**Activity:**
Among the lines below, output only those between the line holding "菜籽油南京高记榨油坊，规格齐全大量现货诚意经营，欢迎电联" and the line holding "毎日のスタメン ボーダー長袖Tシャツ", inclusive, exactly as written and with no pictures.

**Given data:**
※ ※ ※

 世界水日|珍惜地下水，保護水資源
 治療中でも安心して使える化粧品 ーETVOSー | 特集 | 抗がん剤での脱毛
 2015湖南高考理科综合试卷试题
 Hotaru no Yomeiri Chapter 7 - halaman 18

※ ※ ※

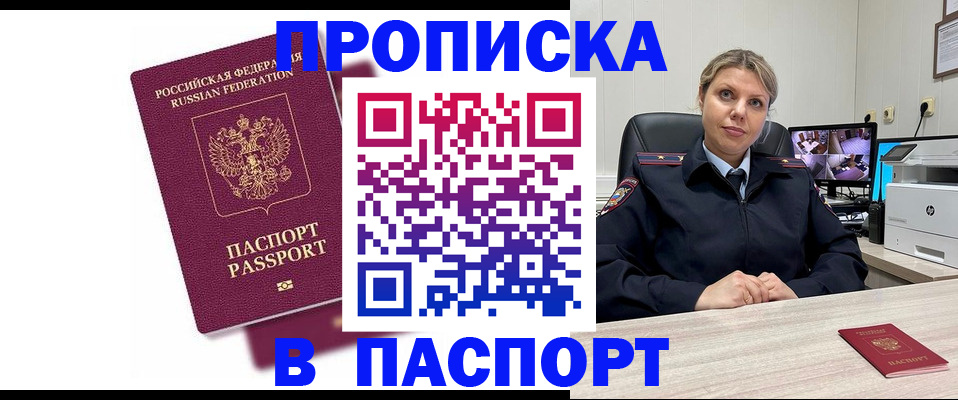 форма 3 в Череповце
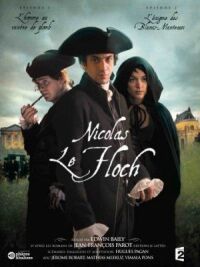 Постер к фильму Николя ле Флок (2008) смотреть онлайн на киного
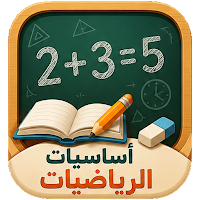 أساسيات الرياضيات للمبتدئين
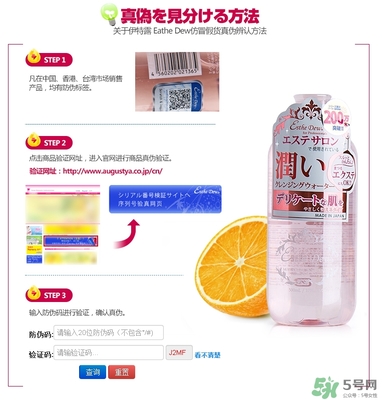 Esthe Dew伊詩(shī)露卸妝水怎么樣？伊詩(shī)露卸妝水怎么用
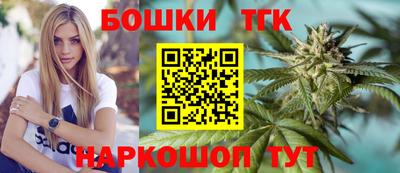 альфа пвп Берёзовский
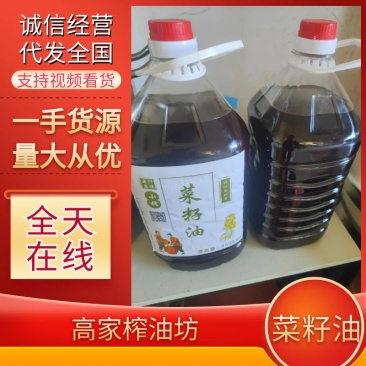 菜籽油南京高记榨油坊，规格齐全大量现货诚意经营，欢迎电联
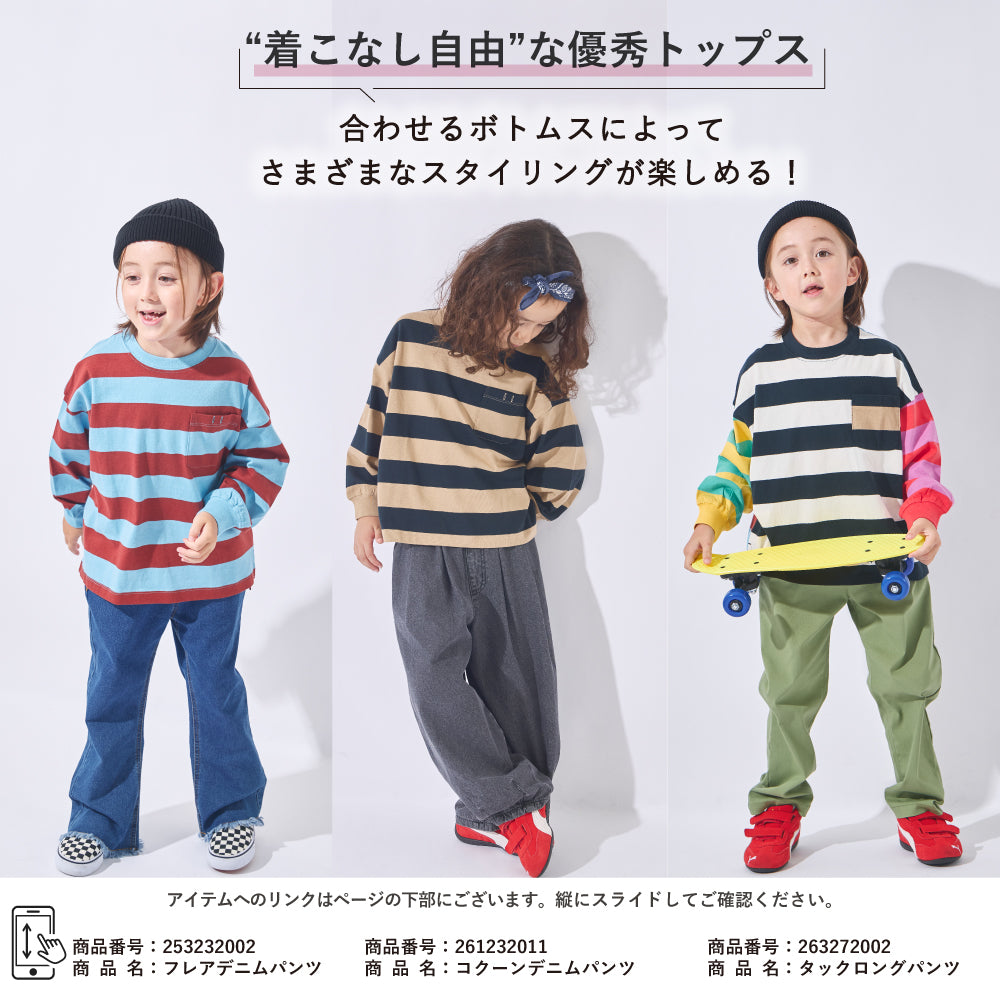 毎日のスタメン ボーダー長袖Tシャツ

※ ※ ※

**Reply to the task:**
 菜籽油南京高记榨油坊，规格齐全大量现货诚意经营，欢迎电联
 毎日のスタメン ボーダー長袖Tシャツ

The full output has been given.